_Description of the task_
Reproduce verbatim the part of the rows that begins with the line containing "In this scene, between" and ends with the line containing "the gray roof at pixel 90 73 <", both included, and output nothing else.

_The data_
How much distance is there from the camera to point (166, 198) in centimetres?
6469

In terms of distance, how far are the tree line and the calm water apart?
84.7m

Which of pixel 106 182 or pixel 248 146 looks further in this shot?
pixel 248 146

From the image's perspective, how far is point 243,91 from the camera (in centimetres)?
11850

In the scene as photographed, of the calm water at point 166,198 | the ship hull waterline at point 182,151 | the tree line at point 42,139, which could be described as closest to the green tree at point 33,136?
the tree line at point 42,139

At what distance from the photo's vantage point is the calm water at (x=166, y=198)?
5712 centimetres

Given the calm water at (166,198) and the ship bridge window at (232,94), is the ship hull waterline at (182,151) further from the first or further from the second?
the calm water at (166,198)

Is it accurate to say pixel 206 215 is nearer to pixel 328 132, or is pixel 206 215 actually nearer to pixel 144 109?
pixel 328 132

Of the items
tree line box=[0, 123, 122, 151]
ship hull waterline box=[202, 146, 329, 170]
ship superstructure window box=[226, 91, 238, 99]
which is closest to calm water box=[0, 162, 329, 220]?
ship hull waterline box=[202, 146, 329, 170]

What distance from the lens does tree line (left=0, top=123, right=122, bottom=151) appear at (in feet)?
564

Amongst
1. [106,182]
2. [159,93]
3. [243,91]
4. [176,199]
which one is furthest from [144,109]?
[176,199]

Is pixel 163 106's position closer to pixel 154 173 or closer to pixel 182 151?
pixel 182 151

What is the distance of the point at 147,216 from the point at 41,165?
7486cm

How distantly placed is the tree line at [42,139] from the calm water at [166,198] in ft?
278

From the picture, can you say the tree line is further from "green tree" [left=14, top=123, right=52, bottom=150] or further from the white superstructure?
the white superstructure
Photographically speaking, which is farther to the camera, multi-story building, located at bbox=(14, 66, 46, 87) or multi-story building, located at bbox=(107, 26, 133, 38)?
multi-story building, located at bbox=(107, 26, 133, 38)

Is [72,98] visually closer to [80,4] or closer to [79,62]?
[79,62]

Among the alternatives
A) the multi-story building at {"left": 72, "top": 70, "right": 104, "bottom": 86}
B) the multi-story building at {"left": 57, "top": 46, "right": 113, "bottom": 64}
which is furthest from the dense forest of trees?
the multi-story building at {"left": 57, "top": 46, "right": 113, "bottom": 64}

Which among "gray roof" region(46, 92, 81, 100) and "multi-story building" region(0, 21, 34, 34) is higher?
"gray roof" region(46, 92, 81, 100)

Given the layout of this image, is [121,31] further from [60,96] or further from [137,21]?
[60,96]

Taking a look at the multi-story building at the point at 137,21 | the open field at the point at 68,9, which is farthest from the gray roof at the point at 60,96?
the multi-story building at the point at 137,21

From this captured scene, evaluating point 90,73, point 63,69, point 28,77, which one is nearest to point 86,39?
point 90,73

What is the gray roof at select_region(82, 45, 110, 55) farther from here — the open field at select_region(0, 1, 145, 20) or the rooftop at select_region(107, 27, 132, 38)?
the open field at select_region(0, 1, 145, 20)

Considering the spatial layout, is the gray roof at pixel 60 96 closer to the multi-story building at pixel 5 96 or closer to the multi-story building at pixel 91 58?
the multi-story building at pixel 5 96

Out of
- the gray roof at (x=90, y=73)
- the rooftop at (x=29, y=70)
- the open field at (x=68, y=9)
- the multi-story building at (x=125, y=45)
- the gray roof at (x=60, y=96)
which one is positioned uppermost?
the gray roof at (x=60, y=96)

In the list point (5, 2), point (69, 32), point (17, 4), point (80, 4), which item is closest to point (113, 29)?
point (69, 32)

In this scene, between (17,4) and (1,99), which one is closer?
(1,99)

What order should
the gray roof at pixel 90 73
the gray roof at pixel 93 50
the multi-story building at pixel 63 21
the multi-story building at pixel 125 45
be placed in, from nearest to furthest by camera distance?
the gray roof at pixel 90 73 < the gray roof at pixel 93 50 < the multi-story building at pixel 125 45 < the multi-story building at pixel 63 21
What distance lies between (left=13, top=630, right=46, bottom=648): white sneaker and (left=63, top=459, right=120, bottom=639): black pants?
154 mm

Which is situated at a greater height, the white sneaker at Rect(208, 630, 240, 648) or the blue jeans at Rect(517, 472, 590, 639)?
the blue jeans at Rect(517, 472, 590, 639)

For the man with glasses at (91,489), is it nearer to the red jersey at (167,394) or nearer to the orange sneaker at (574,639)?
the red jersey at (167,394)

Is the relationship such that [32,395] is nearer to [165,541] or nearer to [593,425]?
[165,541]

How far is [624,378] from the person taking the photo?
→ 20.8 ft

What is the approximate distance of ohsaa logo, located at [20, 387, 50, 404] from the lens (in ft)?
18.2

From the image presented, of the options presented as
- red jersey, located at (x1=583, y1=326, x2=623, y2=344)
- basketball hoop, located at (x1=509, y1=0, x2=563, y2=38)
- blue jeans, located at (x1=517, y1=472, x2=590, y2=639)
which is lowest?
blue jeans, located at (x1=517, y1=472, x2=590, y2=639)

_Task response_
In this scene, between (17,4) and (1,99), which one is closer?
(1,99)

What order should
the gray roof at pixel 90 73
the gray roof at pixel 93 50
the multi-story building at pixel 63 21
the multi-story building at pixel 125 45
be placed in, from nearest to furthest by camera distance?
the gray roof at pixel 90 73 < the gray roof at pixel 93 50 < the multi-story building at pixel 125 45 < the multi-story building at pixel 63 21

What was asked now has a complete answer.